The open statement to "fans of The Help" says the book and the movie "distorts, ignores, and trivializes the experiences of black domestic workers. We are specifically concerned about the representations of black life and the lack of attention given to sexual harassment and civil rights activism."
The group goes on to state, "During the 1960s, the era covered in The Help, legal segregation and economic inequalities limited black women's employment opportunities. Up to 90 per cent of working black women in the South labored as domestic servants in white homes. The Help’s representation of these women is a disappointing resurrection of Mammy—a mythical stereotype of black women who were compelled, either by slavery or segregation, to serve white families. Portrayed as asexual, loyal, and contented caretakers of whites, the caricature of Mammy allowed mainstream America to ignore the systemic racism that bound black women to back-breaking, low paying jobs where employers routinely exploited them. The popularity of this most recent iteration is troubling because it reveals a contemporary nostalgia for the days when a black woman could only hope to clean the White House rather than reside in it."
The group of scholars also took issue with author Kathryn Stockett’s use of “black” dialect, her nearly uniform portrayal of black men as cruel or absent, and the lack of attention paid to the sexual harassment that many black women endured in their white employers’ homes, according to an Entertainment Weekly article.
The statement concluded by saying, "Similarly, the film is woefully silent on the rich and vibrant history of black Civil Rights activists in Mississippi. Granted, the assassination of Medgar Evers, the first Mississippi based field secretary of the NAACP, gets some attention. However, Evers’ assassination sends Jackson’s black community frantically scurrying into the streets in utter chaos and disorganized confusion—a far cry from the courage demonstrated by the black men and women who continued his fight. Portraying the most dangerous racists in 1960s Mississippi as a group of attractive, well dressed, society women, while ignoring the reign of terror perpetuated by the Ku Klux Klan and the White Citizens Council, limits racial injustice to individual acts of meanness.

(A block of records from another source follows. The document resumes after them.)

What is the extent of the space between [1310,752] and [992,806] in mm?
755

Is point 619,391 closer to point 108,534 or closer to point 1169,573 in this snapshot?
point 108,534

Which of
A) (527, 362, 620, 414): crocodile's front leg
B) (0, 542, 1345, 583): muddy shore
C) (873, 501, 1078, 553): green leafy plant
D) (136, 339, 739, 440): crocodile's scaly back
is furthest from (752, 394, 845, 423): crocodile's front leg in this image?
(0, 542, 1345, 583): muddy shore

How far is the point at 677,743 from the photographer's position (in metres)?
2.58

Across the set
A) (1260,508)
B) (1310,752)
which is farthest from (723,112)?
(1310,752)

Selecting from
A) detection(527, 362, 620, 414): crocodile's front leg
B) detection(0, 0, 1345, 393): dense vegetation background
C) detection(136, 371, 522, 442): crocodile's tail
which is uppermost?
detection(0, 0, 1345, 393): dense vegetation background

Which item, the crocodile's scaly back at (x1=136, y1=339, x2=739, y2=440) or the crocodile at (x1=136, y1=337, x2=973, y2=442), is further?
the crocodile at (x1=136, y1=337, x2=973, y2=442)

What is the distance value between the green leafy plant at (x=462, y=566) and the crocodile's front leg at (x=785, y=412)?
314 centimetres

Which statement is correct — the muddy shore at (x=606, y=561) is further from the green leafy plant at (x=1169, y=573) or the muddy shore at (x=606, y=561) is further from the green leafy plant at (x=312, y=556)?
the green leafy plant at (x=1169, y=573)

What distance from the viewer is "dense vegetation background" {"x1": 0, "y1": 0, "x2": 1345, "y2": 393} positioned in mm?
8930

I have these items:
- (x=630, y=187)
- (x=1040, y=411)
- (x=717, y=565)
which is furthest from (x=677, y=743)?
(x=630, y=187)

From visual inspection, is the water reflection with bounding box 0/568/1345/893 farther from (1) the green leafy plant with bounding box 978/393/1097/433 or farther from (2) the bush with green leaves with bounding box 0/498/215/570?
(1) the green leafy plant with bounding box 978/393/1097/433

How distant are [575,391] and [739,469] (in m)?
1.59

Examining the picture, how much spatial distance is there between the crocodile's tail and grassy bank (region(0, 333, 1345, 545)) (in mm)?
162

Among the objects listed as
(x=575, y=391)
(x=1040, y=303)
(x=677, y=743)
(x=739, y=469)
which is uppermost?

The scholars praised the performances of the black actresses in the film, pointing out, "This statement is in no way a criticism of their talent. It is, however, an attempt to provide context for this popular rendition of black life in the Jim Crow South. In the end, The Help is not a story about the millions of hardworking and dignified black women who labored in white homes to support their families and communities. Rather, it is the coming-of-age story of a white protagonist, who uses myths about the lives of black women to make sense of her own. The Association of Black Women Historians finds it unacceptable for either this book or this film to strip black women’s lives of historical accuracy for the sake of entertainment."